Provided records:
#####
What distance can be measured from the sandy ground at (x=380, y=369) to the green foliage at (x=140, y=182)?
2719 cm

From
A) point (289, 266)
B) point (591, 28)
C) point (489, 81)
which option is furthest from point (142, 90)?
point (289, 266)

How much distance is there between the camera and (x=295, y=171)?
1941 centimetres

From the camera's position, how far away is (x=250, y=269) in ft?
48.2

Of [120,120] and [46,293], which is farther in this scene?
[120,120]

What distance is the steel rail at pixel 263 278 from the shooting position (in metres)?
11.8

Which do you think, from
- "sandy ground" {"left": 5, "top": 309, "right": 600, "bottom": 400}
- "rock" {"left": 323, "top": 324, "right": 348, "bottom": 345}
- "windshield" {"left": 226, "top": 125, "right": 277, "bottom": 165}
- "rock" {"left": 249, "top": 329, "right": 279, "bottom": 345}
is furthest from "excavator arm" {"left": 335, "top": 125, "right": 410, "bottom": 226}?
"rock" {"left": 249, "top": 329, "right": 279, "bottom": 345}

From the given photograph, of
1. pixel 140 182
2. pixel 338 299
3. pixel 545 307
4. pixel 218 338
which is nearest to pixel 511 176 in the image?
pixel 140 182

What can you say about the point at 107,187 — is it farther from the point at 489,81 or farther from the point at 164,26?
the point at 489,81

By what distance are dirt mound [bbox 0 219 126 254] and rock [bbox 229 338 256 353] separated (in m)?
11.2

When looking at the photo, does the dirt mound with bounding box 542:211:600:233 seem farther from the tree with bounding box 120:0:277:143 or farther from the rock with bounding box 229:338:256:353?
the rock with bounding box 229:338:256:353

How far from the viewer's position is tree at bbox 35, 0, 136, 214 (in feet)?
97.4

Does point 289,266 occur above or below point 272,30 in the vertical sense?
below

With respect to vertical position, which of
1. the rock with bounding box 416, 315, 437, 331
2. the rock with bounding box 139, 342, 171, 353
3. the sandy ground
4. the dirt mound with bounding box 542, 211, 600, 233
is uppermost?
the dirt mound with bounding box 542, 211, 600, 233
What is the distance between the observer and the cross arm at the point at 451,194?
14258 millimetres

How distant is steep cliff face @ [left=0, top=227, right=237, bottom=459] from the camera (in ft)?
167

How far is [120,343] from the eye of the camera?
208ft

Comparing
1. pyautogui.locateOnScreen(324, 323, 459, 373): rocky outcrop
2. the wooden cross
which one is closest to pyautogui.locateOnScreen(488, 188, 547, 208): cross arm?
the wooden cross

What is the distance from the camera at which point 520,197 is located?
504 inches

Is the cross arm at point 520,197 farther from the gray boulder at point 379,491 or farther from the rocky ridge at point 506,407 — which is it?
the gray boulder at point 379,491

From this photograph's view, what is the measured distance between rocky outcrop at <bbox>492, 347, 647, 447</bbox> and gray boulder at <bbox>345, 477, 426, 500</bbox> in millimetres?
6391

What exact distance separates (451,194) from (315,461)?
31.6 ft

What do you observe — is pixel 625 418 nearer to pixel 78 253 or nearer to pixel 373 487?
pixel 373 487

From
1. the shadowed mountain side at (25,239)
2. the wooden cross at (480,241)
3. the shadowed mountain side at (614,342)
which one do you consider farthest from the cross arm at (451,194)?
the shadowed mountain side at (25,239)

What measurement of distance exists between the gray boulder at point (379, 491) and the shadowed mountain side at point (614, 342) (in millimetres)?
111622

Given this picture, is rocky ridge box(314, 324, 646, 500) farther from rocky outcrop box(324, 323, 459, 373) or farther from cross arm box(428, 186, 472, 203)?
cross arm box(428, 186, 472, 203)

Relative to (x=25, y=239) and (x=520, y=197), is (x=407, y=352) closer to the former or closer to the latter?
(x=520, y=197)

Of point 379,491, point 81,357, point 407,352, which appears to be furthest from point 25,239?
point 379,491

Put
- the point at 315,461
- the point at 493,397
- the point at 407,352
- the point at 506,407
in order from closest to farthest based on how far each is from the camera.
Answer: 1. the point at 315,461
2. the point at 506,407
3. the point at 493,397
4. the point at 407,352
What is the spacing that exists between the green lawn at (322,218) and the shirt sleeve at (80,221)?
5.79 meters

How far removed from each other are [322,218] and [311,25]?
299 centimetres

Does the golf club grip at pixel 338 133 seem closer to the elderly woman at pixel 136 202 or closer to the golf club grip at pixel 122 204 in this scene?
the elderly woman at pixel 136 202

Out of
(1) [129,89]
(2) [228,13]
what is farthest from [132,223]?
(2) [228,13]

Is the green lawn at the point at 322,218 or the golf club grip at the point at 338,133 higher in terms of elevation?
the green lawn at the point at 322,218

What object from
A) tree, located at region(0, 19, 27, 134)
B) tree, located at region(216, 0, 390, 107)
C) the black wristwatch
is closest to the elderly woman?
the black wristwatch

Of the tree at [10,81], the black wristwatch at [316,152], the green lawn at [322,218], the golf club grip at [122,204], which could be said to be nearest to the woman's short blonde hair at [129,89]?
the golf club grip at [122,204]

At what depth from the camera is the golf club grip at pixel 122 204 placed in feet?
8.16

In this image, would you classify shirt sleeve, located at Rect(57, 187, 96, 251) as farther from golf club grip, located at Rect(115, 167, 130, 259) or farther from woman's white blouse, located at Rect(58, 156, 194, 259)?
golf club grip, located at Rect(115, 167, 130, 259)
#####
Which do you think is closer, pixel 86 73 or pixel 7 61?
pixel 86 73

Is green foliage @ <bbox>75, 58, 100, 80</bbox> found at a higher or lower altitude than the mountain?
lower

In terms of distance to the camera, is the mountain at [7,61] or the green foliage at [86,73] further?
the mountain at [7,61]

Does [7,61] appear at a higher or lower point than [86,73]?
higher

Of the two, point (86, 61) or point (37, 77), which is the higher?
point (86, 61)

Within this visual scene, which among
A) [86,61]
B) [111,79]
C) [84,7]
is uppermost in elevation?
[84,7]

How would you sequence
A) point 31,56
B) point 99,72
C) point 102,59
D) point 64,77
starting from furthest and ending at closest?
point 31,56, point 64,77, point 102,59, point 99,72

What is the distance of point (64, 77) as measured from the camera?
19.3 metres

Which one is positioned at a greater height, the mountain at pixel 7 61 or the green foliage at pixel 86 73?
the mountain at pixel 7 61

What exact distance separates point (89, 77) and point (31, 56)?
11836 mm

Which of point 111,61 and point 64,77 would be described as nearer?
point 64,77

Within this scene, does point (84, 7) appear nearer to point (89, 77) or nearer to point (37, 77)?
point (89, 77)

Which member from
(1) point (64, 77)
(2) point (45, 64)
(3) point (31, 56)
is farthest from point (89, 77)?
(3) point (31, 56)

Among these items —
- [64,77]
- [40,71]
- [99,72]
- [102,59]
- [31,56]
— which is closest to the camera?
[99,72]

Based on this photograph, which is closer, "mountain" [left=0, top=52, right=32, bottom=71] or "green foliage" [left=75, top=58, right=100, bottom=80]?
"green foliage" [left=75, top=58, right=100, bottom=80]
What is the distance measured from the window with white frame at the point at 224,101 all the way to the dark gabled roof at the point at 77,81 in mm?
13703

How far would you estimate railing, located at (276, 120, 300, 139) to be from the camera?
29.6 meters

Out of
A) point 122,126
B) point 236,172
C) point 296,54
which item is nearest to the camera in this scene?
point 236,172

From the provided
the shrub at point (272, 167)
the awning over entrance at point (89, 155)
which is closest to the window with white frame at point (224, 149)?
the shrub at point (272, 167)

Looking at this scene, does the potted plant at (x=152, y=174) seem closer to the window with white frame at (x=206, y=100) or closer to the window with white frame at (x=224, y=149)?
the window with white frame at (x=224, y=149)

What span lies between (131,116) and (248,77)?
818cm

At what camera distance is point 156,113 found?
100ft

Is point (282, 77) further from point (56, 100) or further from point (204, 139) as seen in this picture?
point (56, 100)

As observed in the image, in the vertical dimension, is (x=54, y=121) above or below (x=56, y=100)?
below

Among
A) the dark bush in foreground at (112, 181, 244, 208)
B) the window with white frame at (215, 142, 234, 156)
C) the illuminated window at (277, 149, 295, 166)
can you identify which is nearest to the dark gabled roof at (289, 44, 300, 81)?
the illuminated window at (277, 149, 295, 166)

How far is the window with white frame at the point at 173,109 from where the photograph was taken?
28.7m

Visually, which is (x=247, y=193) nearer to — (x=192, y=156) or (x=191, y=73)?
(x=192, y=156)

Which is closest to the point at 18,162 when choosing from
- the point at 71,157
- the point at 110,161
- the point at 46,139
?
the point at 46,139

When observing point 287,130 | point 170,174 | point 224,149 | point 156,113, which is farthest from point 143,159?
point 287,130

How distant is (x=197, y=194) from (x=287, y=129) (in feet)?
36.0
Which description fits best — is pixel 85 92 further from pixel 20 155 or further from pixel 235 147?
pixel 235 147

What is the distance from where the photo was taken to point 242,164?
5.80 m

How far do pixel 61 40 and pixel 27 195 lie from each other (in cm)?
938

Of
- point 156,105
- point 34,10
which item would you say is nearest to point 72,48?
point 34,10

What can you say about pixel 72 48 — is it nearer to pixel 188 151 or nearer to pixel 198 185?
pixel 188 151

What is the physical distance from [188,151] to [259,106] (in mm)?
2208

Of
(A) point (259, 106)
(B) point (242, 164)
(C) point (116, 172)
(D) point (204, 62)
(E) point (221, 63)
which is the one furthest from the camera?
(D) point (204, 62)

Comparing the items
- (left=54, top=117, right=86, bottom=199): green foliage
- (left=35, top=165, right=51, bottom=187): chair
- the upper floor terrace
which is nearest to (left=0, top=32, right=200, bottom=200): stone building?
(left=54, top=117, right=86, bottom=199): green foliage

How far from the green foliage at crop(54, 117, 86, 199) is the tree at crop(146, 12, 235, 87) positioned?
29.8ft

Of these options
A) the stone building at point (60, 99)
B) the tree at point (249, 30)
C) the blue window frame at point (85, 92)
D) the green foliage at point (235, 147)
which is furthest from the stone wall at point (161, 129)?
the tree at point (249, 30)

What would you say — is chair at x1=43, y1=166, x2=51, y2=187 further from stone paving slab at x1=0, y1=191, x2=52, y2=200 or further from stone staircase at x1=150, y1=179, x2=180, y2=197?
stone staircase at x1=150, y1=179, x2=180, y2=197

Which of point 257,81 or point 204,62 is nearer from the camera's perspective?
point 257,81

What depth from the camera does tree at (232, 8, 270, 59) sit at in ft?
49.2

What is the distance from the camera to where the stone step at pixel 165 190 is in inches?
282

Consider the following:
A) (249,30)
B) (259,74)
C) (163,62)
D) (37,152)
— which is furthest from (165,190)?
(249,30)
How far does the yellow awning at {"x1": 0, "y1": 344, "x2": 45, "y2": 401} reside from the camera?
#####
Written request:
Rewrite the rows starting at the line containing "What depth from the camera does" and ending at the line containing "How far does", substituting "viewer" for every occurrence of "camera" and changing nothing else.

Solution to this exercise:
What depth from the viewer does tree at (232, 8, 270, 59) sit at in ft?
49.2

What is the distance from the viewer to where the stone step at pixel 165 190 is in inches?
282

Consider the following:
A) (249,30)
B) (259,74)
C) (163,62)
D) (37,152)
— which is furthest from (165,190)?
(249,30)
How far does the yellow awning at {"x1": 0, "y1": 344, "x2": 45, "y2": 401} reside from the viewer?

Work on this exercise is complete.